- Source material
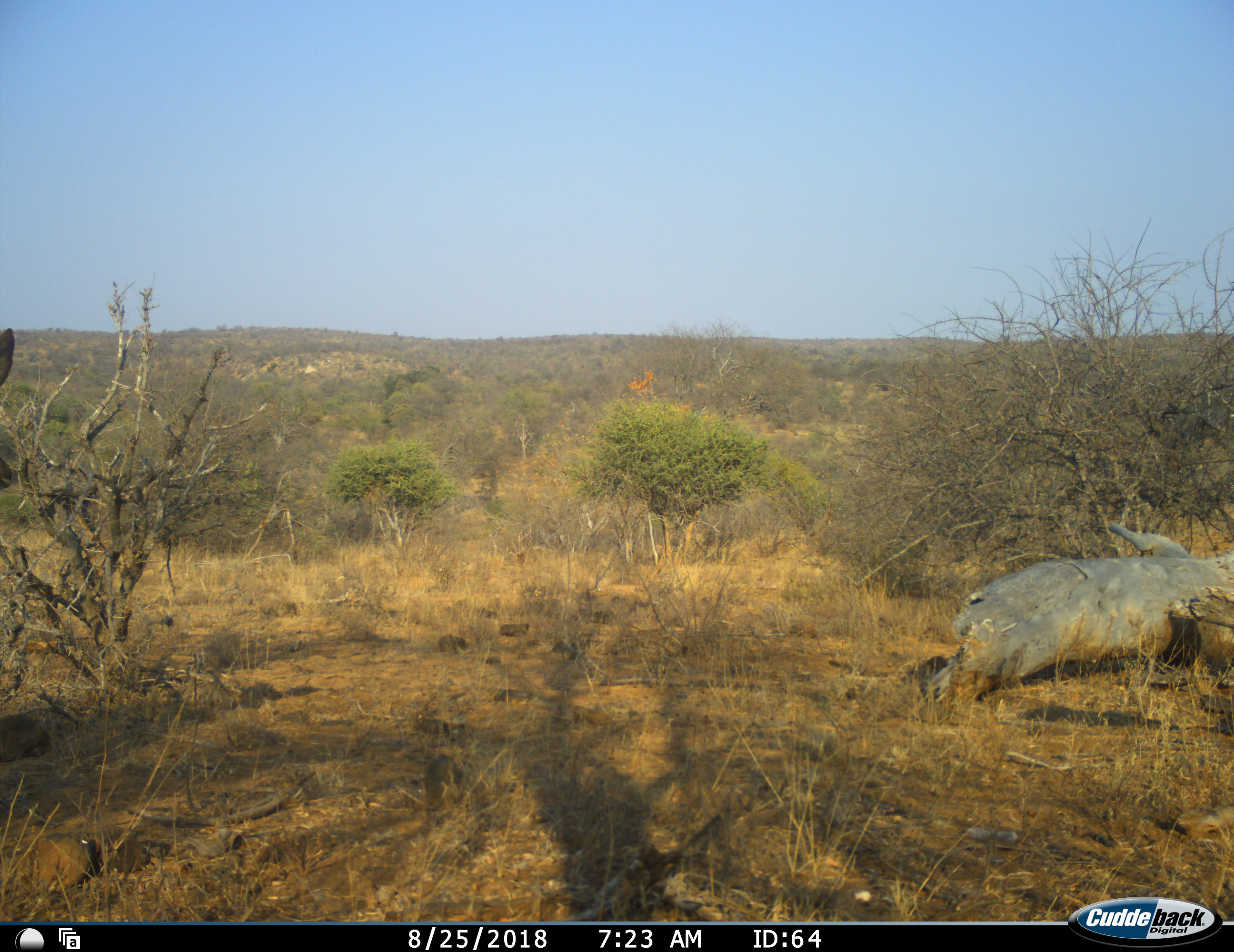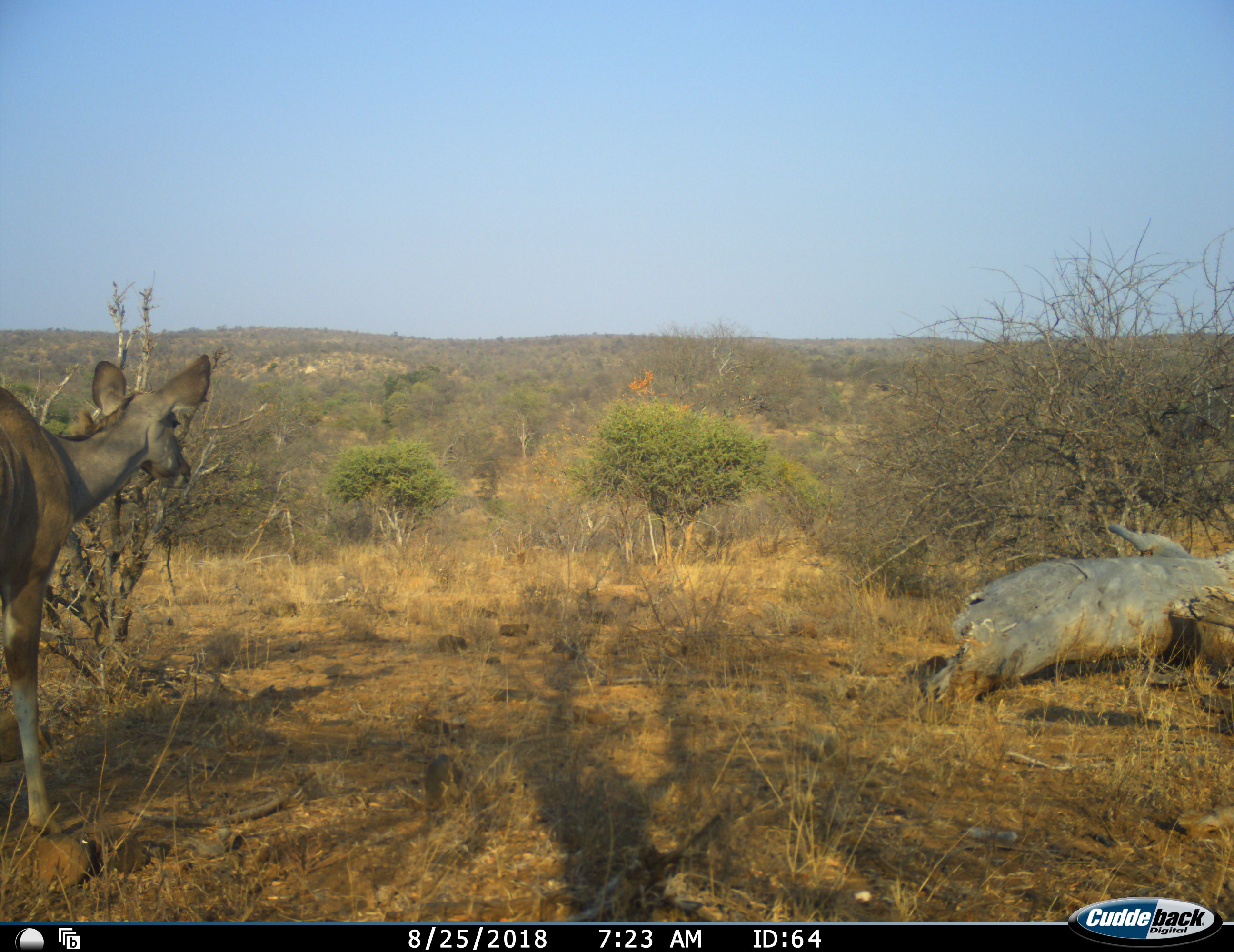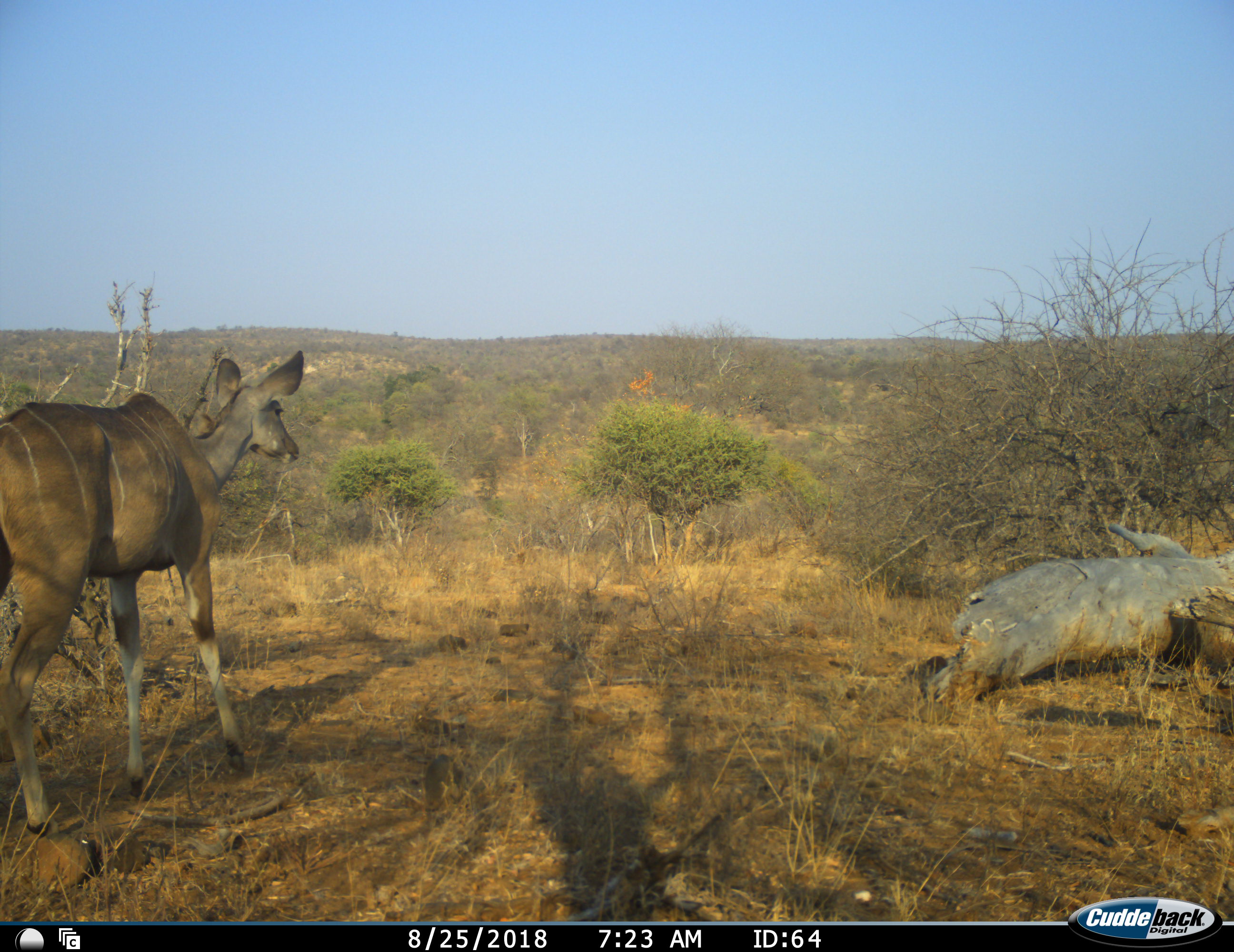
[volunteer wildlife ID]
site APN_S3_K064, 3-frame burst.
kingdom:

--

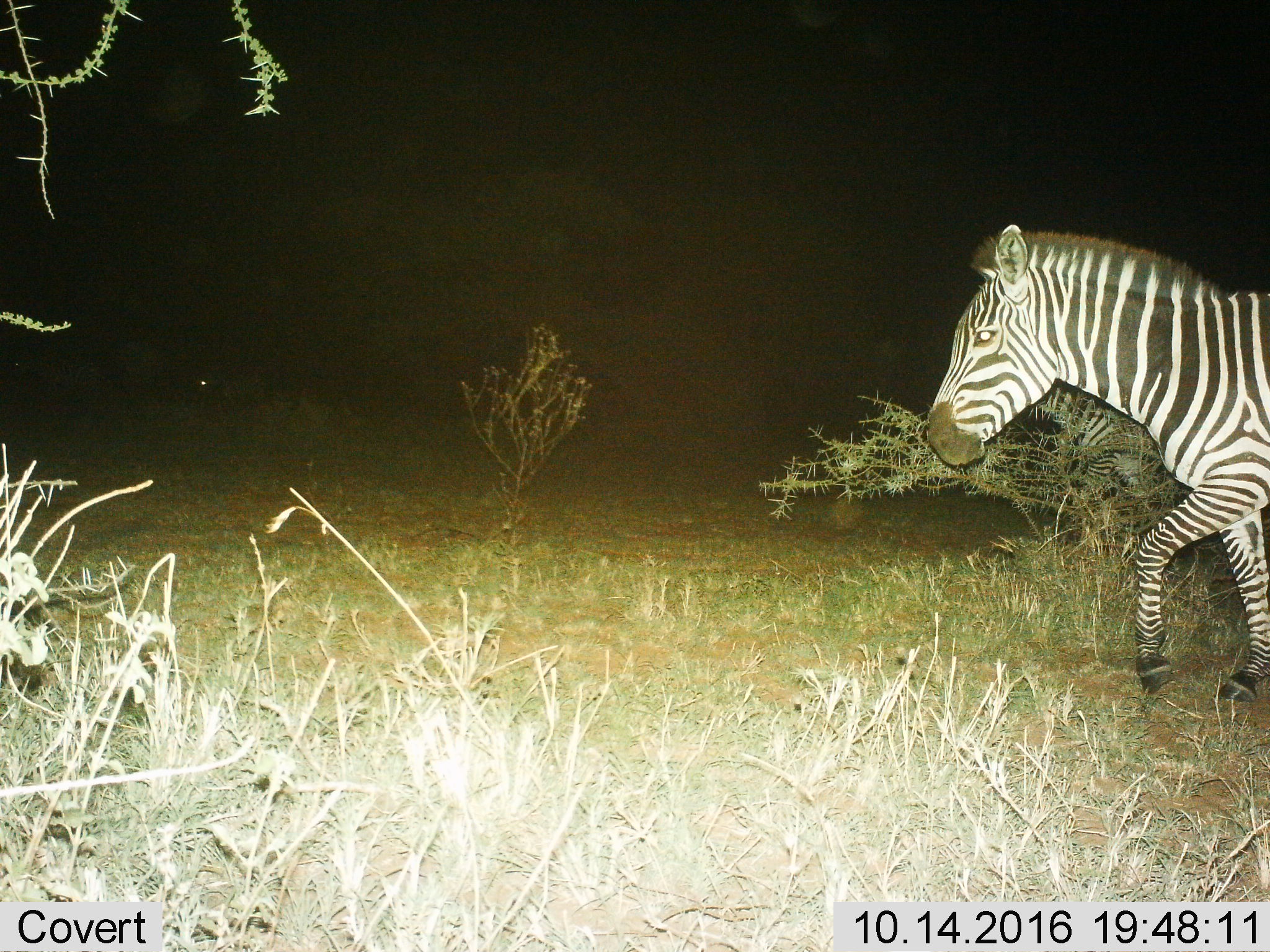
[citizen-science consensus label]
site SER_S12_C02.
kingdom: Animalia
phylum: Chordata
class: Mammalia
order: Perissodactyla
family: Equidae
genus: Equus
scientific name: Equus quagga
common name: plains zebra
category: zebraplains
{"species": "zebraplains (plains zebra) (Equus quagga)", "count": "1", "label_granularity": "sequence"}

- What you need to do
Search the data for the word "Equus" and report how many lines include it, with the number alone.

- Exercise response
3